**EXERCISE INSTRUCTIONS**
Among the records below, find each line bearing the word "site" and copy it.

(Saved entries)
◆ ◆ ◆ ◆ ◆
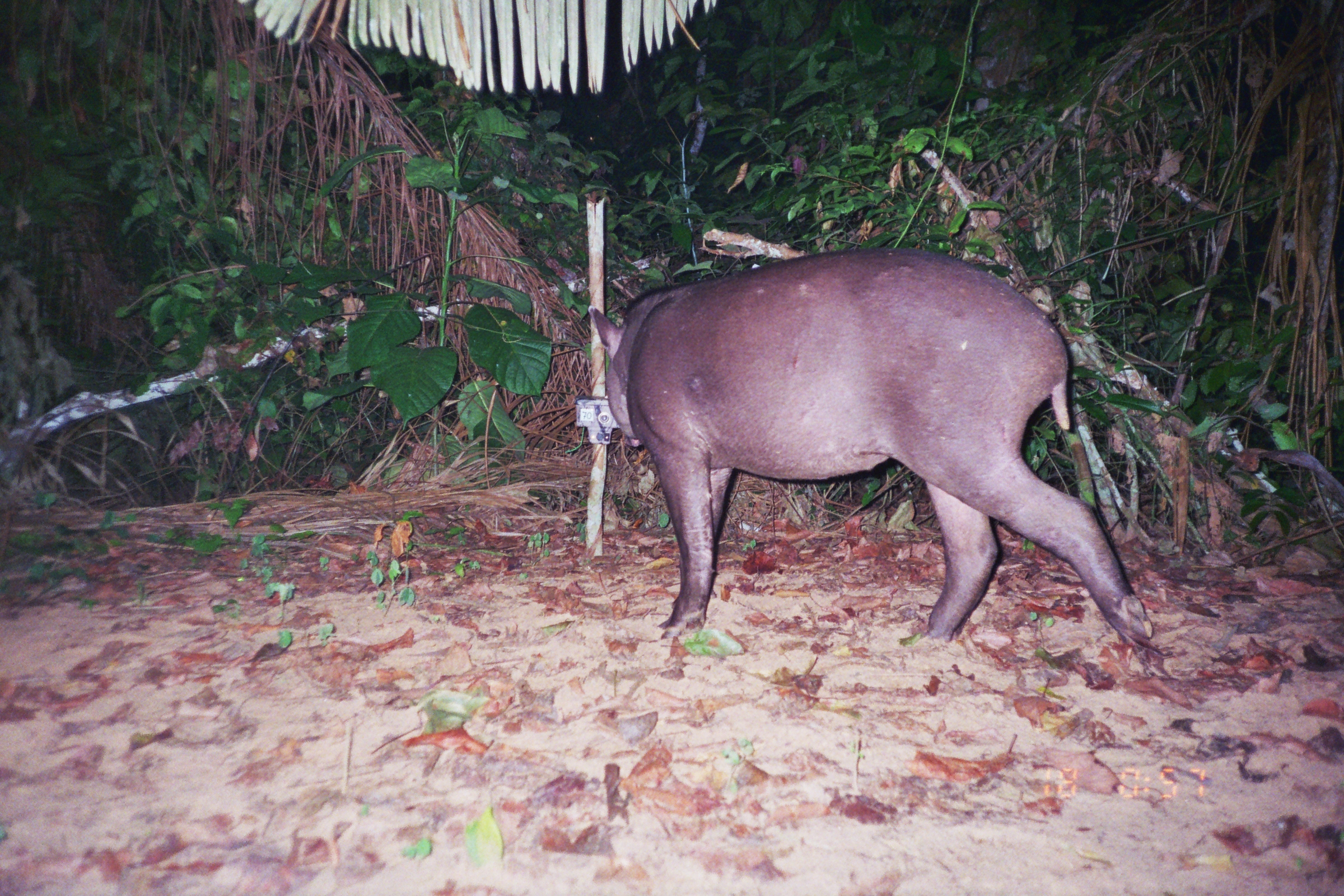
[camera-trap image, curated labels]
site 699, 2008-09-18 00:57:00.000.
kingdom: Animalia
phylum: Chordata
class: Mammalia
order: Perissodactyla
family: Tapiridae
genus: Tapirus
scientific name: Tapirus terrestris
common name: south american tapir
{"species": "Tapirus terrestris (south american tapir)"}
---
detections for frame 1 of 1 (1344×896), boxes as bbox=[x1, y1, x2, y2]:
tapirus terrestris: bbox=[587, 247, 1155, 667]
◆ ◆ ◆ ◆ ◆
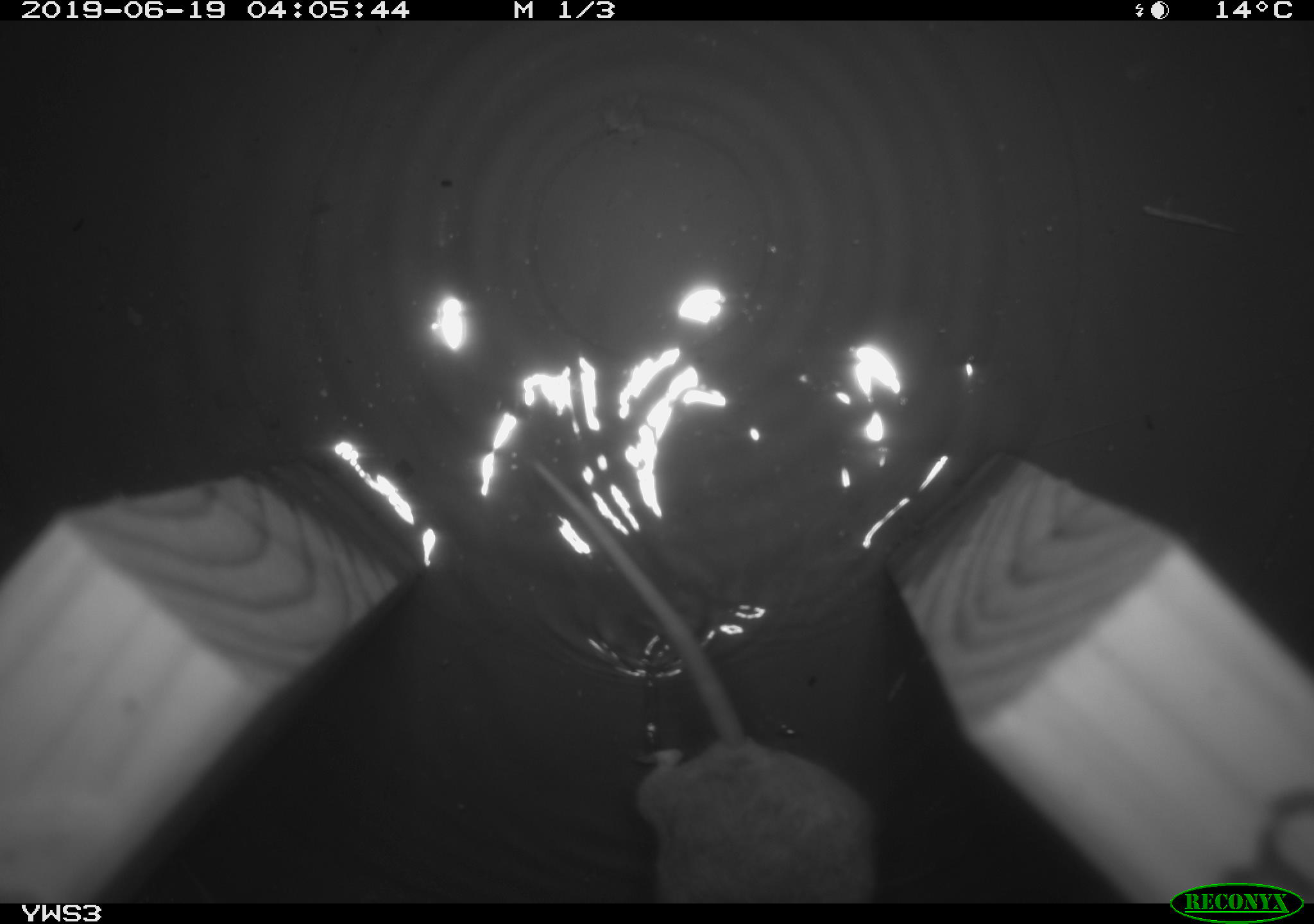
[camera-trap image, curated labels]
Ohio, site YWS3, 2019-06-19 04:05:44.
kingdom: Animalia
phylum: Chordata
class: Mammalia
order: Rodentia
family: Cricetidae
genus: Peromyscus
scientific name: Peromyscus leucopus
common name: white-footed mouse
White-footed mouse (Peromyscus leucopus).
◆ ◆ ◆ ◆ ◆
**ANSWER TO THIS EXERCISE**
site 699, 2008-09-18 00:57:00.000.
Ohio, site YWS3, 2019-06-19 04:05:44.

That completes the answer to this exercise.